If I never hear another word about global warming, it will be too soon. To me, this constant back and forth about climate change is the most intellectually bankrupt exercise of all time. I don’t care if 99.9% of scientists think that man-made global warming is a reality, and I don’t care what percentage of the populace at large doesn’t believe a word of it. The entire argument strikes me as the worst sort of red herring, and the people who believe in global warming are just feeding a machine of counter-productive idiocy.
The only reason I can imagine that anyone would even care whether or not global warming is real is because they want to stop the behaviors that are causing it to happen. As long as they allow the argument to be framed on these terms, though, they are making it impossible for themselves. If you say, “Pollution and carbon emissions are causing global warming” and a polluter or a carbon emitter doesn’t believe you, they will just ignore you and continue on their merry way. If the people running the companies doing all the polluting aren’t convinced by broad scientific concensus, what are they ever going to be convinced by? More importantly, if the people who are putting the policymakers in office don’t even possess the scientific literacy to understand your data, much less arrive at an informed conclusion about it, what is the point of beating this drum for years on end? As more and more scientists make it clear that, in their mind, global warming caused by human beings is an undeniable truth… what? Nothing has happened, and nothing is going to happen.
By talking about pollution and carbon emissions in the framework of global warming, we have allowed the burden of proof to be shifted to a place it never should have been. Why should scientists have to prove to the public that pollution and carbon emissions are raising global temperature averages? Let’s assume for a second that pretty much every living scientist is just totally wrong, or a politically-motivated liar, and that human activity has made absolutely no difference whatsoever in terms of average temperatures or ice cap depletion. Does that automatically make it an awesome idea to pump toxic chemicals into the water supply or to fill the air with dense concentrations of chemical gasses?

───

_WHAT TO DO_:
**A.** Repeat word for word the part of the essay about global warming starting with "If I never hear" and going on through "of counter-productive idiocy.".
**B.** Please list every sentence in the essay about global warming that ends with a question mark.
**C.** Pick up the essay about global warming after its final sentence and carry it on for one more paragraph.
The stored data plays no part in the work on the essay about global warming.

Stored data:
───

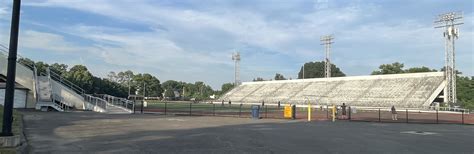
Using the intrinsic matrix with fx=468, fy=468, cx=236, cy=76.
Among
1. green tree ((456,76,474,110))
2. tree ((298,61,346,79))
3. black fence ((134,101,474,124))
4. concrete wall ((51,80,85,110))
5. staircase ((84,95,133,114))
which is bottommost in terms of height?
black fence ((134,101,474,124))

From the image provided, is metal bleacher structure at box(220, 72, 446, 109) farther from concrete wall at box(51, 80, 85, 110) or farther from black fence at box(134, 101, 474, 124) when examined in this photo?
concrete wall at box(51, 80, 85, 110)

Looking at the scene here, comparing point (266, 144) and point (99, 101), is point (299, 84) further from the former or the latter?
point (266, 144)

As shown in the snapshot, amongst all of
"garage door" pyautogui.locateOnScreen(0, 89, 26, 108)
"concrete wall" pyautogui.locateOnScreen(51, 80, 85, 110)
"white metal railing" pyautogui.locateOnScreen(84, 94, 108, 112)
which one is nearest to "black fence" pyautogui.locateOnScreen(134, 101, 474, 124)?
"white metal railing" pyautogui.locateOnScreen(84, 94, 108, 112)

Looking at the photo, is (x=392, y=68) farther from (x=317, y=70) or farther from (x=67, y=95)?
(x=67, y=95)

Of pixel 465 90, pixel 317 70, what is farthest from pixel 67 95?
pixel 317 70

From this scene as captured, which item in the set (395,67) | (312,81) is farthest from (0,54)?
(395,67)

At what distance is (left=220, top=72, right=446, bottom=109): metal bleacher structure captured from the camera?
2968 inches

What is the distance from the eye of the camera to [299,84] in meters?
108

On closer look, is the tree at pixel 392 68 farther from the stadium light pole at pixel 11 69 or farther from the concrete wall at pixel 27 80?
the stadium light pole at pixel 11 69

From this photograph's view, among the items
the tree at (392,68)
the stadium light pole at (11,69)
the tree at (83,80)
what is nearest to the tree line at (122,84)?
the tree at (83,80)

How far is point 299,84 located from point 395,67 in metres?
30.4

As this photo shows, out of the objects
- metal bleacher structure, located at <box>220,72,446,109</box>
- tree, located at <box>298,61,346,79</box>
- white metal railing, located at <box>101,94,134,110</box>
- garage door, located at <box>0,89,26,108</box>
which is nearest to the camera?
garage door, located at <box>0,89,26,108</box>

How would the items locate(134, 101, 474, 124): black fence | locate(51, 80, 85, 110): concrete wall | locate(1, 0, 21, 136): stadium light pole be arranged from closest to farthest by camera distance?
1. locate(1, 0, 21, 136): stadium light pole
2. locate(134, 101, 474, 124): black fence
3. locate(51, 80, 85, 110): concrete wall

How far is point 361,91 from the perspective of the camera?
286 feet
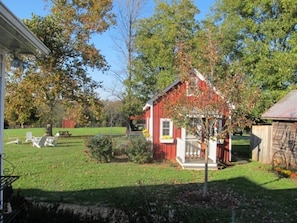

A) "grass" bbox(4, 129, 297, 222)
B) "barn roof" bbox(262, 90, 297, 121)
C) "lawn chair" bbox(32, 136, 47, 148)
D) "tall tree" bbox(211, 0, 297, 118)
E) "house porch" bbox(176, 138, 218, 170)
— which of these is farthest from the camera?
"lawn chair" bbox(32, 136, 47, 148)

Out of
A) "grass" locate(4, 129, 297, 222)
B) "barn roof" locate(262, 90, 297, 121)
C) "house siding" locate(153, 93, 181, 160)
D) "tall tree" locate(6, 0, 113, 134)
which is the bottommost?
"grass" locate(4, 129, 297, 222)

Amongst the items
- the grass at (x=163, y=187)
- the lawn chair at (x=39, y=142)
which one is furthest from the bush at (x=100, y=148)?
the lawn chair at (x=39, y=142)

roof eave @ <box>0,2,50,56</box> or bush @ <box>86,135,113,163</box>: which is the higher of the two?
roof eave @ <box>0,2,50,56</box>

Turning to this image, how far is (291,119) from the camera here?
13.2 meters

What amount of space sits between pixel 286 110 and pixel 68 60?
18326 mm

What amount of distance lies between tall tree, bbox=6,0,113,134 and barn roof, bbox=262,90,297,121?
16.1m

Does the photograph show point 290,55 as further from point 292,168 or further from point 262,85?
point 292,168

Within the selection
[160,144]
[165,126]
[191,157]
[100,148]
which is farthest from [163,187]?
[165,126]

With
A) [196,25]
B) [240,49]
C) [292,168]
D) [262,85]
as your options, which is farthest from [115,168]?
[196,25]

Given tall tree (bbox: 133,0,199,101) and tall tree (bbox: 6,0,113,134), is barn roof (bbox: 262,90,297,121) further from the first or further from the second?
tall tree (bbox: 6,0,113,134)

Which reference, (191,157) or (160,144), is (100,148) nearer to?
(160,144)

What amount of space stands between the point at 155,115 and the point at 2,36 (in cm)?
1254

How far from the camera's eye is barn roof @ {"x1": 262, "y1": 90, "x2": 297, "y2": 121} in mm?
13469

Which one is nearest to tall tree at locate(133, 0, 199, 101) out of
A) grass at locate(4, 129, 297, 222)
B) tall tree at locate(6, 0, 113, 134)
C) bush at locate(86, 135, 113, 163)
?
tall tree at locate(6, 0, 113, 134)
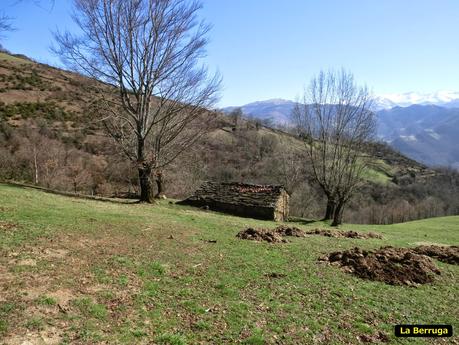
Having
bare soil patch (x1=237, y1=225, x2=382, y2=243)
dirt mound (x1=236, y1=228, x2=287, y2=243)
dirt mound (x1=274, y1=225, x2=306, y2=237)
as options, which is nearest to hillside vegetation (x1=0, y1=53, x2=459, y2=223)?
bare soil patch (x1=237, y1=225, x2=382, y2=243)

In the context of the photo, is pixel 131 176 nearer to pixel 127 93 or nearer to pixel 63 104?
pixel 127 93

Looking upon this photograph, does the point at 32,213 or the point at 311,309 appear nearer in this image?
the point at 311,309

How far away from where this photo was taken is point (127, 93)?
851 inches

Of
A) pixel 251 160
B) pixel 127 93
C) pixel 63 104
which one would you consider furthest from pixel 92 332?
pixel 251 160

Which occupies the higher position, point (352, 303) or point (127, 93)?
point (127, 93)

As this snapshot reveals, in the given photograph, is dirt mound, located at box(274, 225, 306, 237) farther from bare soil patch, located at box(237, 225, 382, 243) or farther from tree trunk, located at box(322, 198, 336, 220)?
tree trunk, located at box(322, 198, 336, 220)

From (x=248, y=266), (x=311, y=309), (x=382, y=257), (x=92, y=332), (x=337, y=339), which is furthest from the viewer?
(x=382, y=257)

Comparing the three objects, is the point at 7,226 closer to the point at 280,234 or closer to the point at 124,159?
the point at 280,234

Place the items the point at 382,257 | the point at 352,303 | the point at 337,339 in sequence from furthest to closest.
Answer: the point at 382,257 → the point at 352,303 → the point at 337,339

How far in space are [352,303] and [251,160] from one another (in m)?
69.9

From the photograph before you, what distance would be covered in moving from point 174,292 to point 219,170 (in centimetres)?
6259

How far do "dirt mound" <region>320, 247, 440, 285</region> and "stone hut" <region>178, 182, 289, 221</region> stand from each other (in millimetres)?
14458

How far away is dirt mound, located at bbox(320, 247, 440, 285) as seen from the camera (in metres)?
10.8

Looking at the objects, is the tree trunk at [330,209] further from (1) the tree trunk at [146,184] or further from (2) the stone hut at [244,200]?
(1) the tree trunk at [146,184]
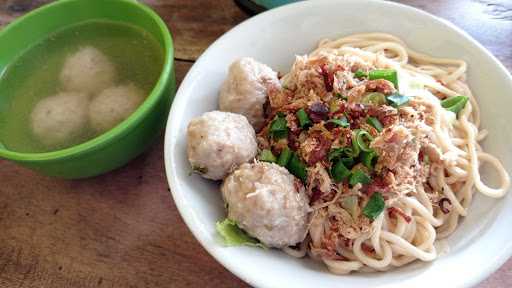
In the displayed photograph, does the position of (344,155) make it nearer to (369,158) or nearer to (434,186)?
(369,158)

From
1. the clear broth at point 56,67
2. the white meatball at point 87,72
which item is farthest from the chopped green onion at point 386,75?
the white meatball at point 87,72

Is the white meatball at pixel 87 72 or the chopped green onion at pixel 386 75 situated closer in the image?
the chopped green onion at pixel 386 75

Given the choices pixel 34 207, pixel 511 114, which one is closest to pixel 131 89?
pixel 34 207

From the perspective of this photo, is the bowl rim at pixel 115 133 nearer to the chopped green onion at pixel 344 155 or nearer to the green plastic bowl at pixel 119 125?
the green plastic bowl at pixel 119 125

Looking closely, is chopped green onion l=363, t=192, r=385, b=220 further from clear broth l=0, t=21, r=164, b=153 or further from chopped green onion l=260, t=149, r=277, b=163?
clear broth l=0, t=21, r=164, b=153

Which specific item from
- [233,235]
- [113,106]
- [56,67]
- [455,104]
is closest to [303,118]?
[233,235]

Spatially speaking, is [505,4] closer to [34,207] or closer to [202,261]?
[202,261]
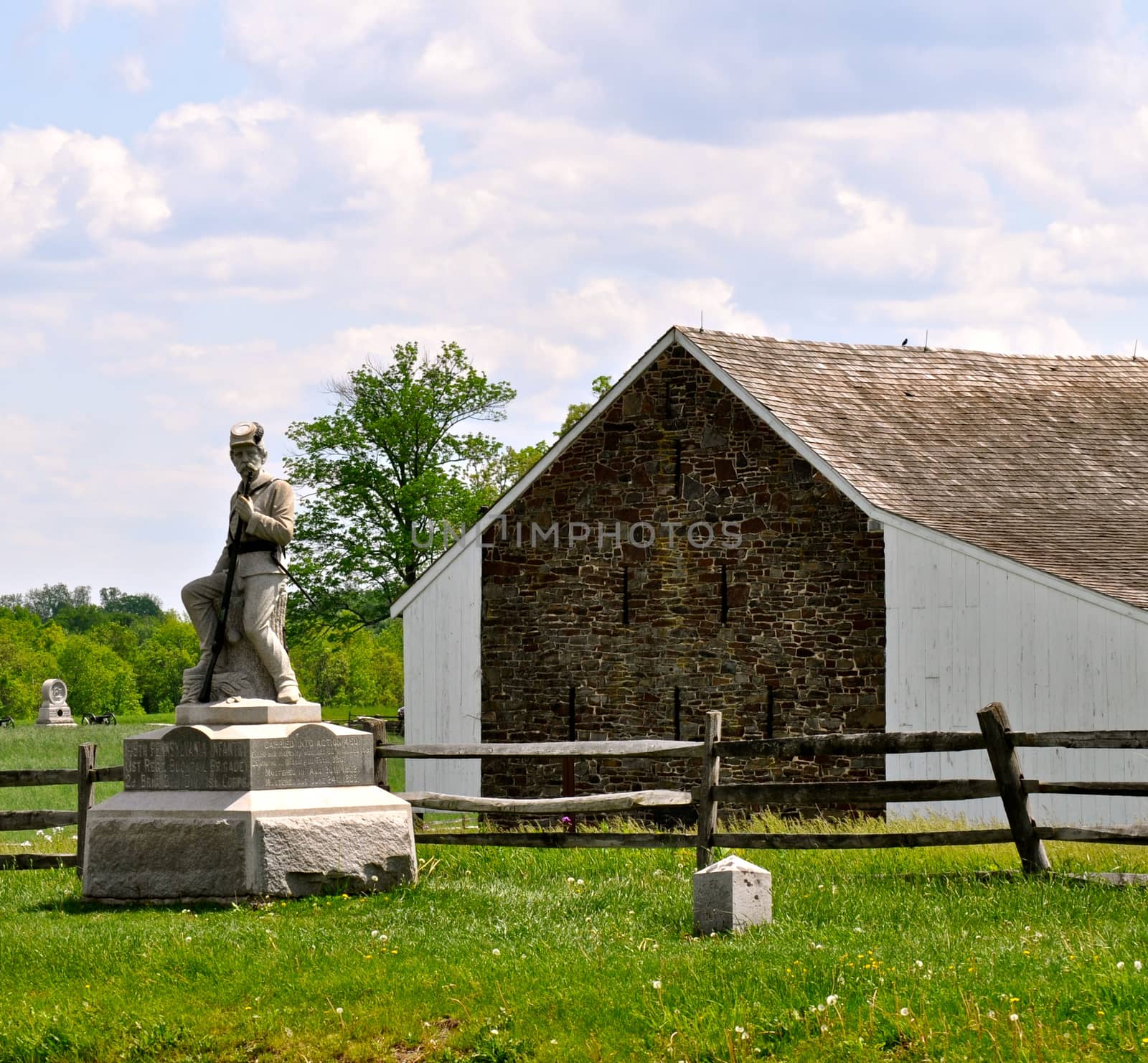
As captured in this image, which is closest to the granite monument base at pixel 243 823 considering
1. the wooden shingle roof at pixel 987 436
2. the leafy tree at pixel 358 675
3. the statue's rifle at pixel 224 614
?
the statue's rifle at pixel 224 614

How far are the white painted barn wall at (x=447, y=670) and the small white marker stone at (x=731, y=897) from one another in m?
13.4

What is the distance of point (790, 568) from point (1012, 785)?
10496mm

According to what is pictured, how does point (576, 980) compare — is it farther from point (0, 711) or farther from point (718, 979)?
point (0, 711)

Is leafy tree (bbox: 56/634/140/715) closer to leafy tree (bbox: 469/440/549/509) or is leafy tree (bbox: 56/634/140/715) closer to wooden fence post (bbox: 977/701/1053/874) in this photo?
leafy tree (bbox: 469/440/549/509)

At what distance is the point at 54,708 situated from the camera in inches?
2101

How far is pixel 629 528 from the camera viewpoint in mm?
21547

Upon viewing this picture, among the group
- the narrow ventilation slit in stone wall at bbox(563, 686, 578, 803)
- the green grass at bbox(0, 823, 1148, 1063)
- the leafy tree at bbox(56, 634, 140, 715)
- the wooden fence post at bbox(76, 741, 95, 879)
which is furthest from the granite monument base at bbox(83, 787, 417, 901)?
the leafy tree at bbox(56, 634, 140, 715)

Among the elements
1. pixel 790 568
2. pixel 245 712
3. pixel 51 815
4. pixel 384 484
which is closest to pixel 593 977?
pixel 245 712

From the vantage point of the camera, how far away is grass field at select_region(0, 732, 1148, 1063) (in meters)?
6.60

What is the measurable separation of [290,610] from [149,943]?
34.7 m

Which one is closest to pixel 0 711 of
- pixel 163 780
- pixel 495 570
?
pixel 495 570

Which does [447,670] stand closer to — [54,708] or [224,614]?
[224,614]

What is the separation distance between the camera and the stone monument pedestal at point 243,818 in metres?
10.2

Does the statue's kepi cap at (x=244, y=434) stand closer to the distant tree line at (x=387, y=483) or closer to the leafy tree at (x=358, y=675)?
the distant tree line at (x=387, y=483)
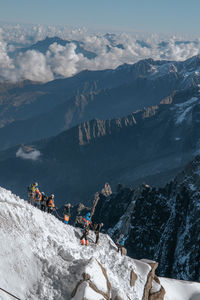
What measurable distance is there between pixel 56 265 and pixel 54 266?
26 cm

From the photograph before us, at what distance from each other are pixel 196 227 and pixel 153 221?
2830 cm

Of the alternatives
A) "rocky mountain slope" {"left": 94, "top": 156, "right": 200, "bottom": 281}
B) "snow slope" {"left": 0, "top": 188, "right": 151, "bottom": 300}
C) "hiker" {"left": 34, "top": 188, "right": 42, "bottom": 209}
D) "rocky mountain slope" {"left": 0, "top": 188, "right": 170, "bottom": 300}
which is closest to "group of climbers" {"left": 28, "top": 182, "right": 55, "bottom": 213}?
"hiker" {"left": 34, "top": 188, "right": 42, "bottom": 209}

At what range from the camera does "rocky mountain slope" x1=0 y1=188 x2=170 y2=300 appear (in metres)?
23.7

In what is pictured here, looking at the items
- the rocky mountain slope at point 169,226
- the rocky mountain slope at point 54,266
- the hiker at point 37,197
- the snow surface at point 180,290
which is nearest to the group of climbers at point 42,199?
the hiker at point 37,197

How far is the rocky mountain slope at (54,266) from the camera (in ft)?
77.7

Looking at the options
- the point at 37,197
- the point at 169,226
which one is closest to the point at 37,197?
the point at 37,197

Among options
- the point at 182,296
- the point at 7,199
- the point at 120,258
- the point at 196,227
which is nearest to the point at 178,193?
the point at 196,227

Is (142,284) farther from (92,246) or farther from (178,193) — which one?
(178,193)

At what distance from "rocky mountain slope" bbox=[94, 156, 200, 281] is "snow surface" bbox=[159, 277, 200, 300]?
35.9m

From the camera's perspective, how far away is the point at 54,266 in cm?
2562

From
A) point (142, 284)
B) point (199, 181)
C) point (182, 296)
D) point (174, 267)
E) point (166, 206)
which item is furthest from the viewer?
point (166, 206)

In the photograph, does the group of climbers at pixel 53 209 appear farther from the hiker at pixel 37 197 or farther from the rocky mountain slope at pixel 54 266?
the rocky mountain slope at pixel 54 266

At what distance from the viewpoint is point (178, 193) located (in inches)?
4360

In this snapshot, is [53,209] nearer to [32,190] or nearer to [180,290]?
[32,190]
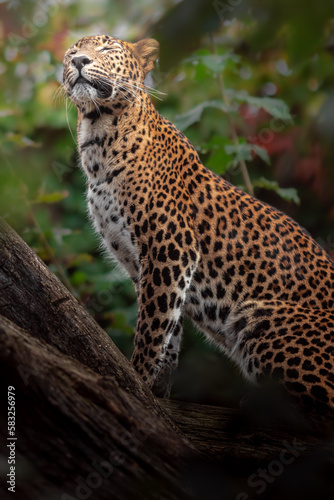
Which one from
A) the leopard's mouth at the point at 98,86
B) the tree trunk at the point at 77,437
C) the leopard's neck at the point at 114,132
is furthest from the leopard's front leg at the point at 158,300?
the tree trunk at the point at 77,437

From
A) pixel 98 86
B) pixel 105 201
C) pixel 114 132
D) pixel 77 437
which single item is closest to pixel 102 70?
pixel 98 86

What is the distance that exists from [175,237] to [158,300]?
0.50 m

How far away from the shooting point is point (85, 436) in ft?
6.62

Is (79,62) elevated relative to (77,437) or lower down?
elevated

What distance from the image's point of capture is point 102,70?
394 centimetres

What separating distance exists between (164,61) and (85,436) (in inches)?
63.1

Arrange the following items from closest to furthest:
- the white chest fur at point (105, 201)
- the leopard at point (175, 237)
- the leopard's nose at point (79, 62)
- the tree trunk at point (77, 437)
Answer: the tree trunk at point (77, 437), the leopard's nose at point (79, 62), the leopard at point (175, 237), the white chest fur at point (105, 201)

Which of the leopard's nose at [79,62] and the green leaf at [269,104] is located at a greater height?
the leopard's nose at [79,62]

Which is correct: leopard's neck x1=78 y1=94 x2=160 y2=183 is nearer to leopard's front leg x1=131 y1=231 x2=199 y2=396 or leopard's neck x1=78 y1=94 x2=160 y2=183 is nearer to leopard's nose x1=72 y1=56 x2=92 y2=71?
leopard's nose x1=72 y1=56 x2=92 y2=71

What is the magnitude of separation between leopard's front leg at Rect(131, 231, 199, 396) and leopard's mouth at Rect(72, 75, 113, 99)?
120 cm

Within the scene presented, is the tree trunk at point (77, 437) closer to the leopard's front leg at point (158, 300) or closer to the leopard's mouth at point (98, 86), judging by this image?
the leopard's front leg at point (158, 300)

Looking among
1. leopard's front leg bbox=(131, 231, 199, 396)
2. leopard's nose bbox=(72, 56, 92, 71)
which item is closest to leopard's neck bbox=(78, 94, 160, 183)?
leopard's nose bbox=(72, 56, 92, 71)

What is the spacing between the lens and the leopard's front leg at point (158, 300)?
13.3 ft

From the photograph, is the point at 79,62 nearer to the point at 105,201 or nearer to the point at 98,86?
the point at 98,86
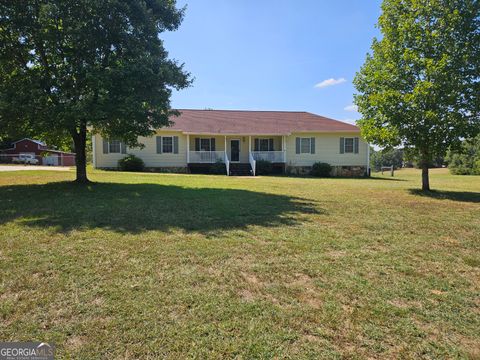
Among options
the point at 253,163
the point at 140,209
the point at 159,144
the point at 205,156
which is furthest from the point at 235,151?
the point at 140,209

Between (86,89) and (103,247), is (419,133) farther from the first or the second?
(86,89)

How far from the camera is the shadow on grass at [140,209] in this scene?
5.96m

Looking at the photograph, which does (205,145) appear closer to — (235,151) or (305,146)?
(235,151)

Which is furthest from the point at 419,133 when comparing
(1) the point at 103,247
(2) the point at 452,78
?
(1) the point at 103,247

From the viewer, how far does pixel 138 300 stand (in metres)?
3.05

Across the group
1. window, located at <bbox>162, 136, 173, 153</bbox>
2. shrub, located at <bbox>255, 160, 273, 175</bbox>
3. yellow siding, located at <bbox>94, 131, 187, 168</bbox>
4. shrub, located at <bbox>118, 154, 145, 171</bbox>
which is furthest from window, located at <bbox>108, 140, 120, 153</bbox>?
shrub, located at <bbox>255, 160, 273, 175</bbox>

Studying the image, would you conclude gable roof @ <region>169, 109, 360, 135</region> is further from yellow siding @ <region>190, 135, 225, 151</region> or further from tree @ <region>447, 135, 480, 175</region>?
tree @ <region>447, 135, 480, 175</region>

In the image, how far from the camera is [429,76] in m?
10.4

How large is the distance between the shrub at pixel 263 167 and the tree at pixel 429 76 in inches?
441

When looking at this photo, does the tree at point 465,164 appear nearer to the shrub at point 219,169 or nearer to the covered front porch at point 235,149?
the covered front porch at point 235,149

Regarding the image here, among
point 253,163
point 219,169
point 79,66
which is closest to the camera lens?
point 79,66

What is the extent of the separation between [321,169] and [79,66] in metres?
17.6

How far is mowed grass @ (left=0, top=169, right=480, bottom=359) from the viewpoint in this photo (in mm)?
2471

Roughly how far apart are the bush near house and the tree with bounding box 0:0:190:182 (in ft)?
48.5
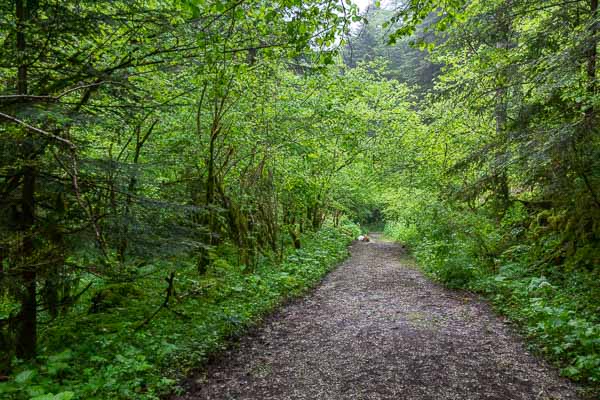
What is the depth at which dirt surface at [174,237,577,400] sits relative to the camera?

───

_RESULTS OF THE EXERCISE_:
**A.**
If I never hear another word about global warming, it will be too soon. To me, this constant back and forth about climate change is the most intellectually bankrupt exercise of all time. I don’t care if 99.9% of scientists think that man-made global warming is a reality, and I don’t care what percentage of the populace at large doesn’t believe a word of it. The entire argument strikes me as the worst sort of red herring, and the people who believe in global warming are just feeding a machine of counter-productive idiocy.

**B.**
- If the people running the companies doing all the polluting aren’t convinced by broad scientific concensus, what are they ever going to be convinced by?
- More importantly, if the people who are putting the policymakers in office don’t even possess the scientific literacy to understand your data, much less arrive at an informed conclusion about it, what is the point of beating this drum for years on end?
- As more and more scientists make it clear that, in their mind, global warming caused by human beings is an undeniable truth… what?
- Why should scientists have to prove to the public that pollution and carbon emissions are raising global temperature averages?
- Does that automatically make it an awesome idea to pump toxic chemicals into the water supply or to fill the air with dense concentrations of chemical gasses?

**C.**
Instead of continuing to prop up this system wherein, if you can’t convince the public at large that factories and automobiles and all the other industries we engage in that introduce megatons of chemicals and gasses into the environment, then they have no reason to stop doing it, how about we switch the burden of proof to the other side? Instead of trying the same old thing that hasn’t worked for decades, why don’t we ask these people to name one single positive outcome for public health and safety that could ever arise from the way we do things now? If the scientific community just leaned back on their lab stools and said, “Fine, then, we’ll drop the whole issue if you can tell us a single imaginable scenario in which chemical runoff and carbon dioxide overproduction are going to make you or your children healthier,” what possible response could there be? The only possible reply I can think of is, “Well, if we do this, it’s going to kill jobs!” To those people I say: this country has been bleeding jobs for at least 25 years while also pumping poison into the environment, so why should we keep pumping poison into the environment when it has been proven beyond any shadow of a doubt that it isn’t going to keep jobs in the US anyway? Furthermore, it has been proven time and time again that one of the most effective methods of job creation is infrastructure development. If anything, trying to install more environmentally responsible industries would create an entire class of jobs that doesn’t currently exist while also making this country a safer and healthier place to live.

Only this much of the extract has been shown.